Page text:

* * *

UNITED STATES BANKRUPTCY COURT FOR THE NORTHERN DISTRICT OF WEST VIRGINIA
Aug 14, 2017
16-bk-1309 (Bankr. N.D.W. Va. Aug. 14, 2017)

Opinion

16-bk-1309 17-ap-03

08-14-2017

In re: GARRY J. THOMAS, Debtor. ARCHIE D. HOUCK, Plaintiff, v. GARRY J. THOMAS, Defendant.


Chapter 7 MEMORANDUM OPINION

Archie D. Houck (the "Plaintiff") seeks summary judgment on his complaint against Garry J. Thomas (the "Debtor") to except his judgment against the Debtor from the Debtor's anticipated bankruptcy discharge and lift the automatic stay to continue litigation regarding the appropriate amount of attorney fees to be awarded to him. Specifically, the Plaintiff asserts that the judgment order entered against the Debtor in the Circuit Court of Berkeley County, West Virginia (the "State Court"), supports a finding on summary judgment that the Plaintiff's judgment is nondischargeable under § 523(a)(6) of the Bankruptcy Code, and that cause exists to lift the automatic stay in the Debtor's underlying bankruptcy case based upon the court's anticipated finding of nondischargeability.

The Debtor contends that summary judgment is inappropriate because the State Court left unresolved genuine disputes of material facts relevant to the Plaintiff's action; namely, whether the Debtor's conduct at issue was malicious as required to except a debt from discharge under § 523(a)(6). Additionally, the Debtor asserts that summary judgment is inappropriate at least regarding the State Court's award of attorney fees to the Plaintiff because that issue is still pending in the State Court. He asserts that the court should not lift the automatic stay until such time that the court resolves the issue of dischargeability.

For the reasons stated herein, the court will grant the Plaintiff's motion for summary judgment and lift the automatic stay to permit the Plaintiff to proceed in the State Court.

* * *

Supplied information:

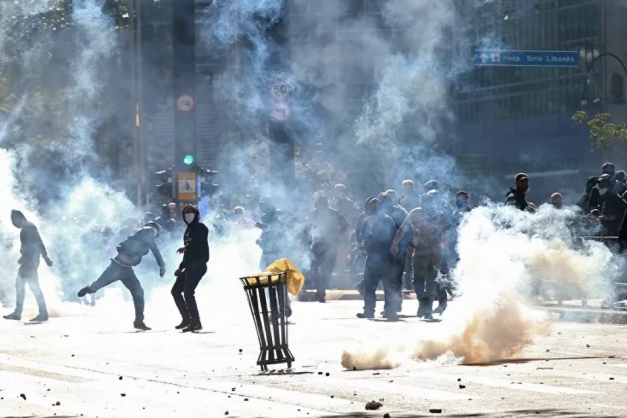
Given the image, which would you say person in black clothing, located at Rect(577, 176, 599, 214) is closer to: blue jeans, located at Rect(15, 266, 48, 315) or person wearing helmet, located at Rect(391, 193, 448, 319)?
person wearing helmet, located at Rect(391, 193, 448, 319)

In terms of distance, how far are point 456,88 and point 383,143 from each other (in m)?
19.3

* * *

Your tasks:
a) Under which section of the Bankruptcy Code does the Plaintiff claim his judgment is nondischargeable, according to the bankruptcy opinion?
b) From the bankruptcy opinion, output the part that opens with the words containing "Chapter 7 MEMORANDUM" and closes with "finding of nondischargeability.".

Solutions by task:
a) § 523(a)(6)

b)
Chapter 7 MEMORANDUM OPINION

Archie D. Houck (the "Plaintiff") seeks summary judgment on his complaint against Garry J. Thomas (the "Debtor") to except his judgment against the Debtor from the Debtor's anticipated bankruptcy discharge and lift the automatic stay to continue litigation regarding the appropriate amount of attorney fees to be awarded to him. Specifically, the Plaintiff asserts that the judgment order entered against the Debtor in the Circuit Court of Berkeley County, West Virginia (the "State Court"), supports a finding on summary judgment that the Plaintiff's judgment is nondischargeable under § 523(a)(6) of the Bankruptcy Code, and that cause exists to lift the automatic stay in the Debtor's underlying bankruptcy case based upon the court's anticipated finding of nondischargeability.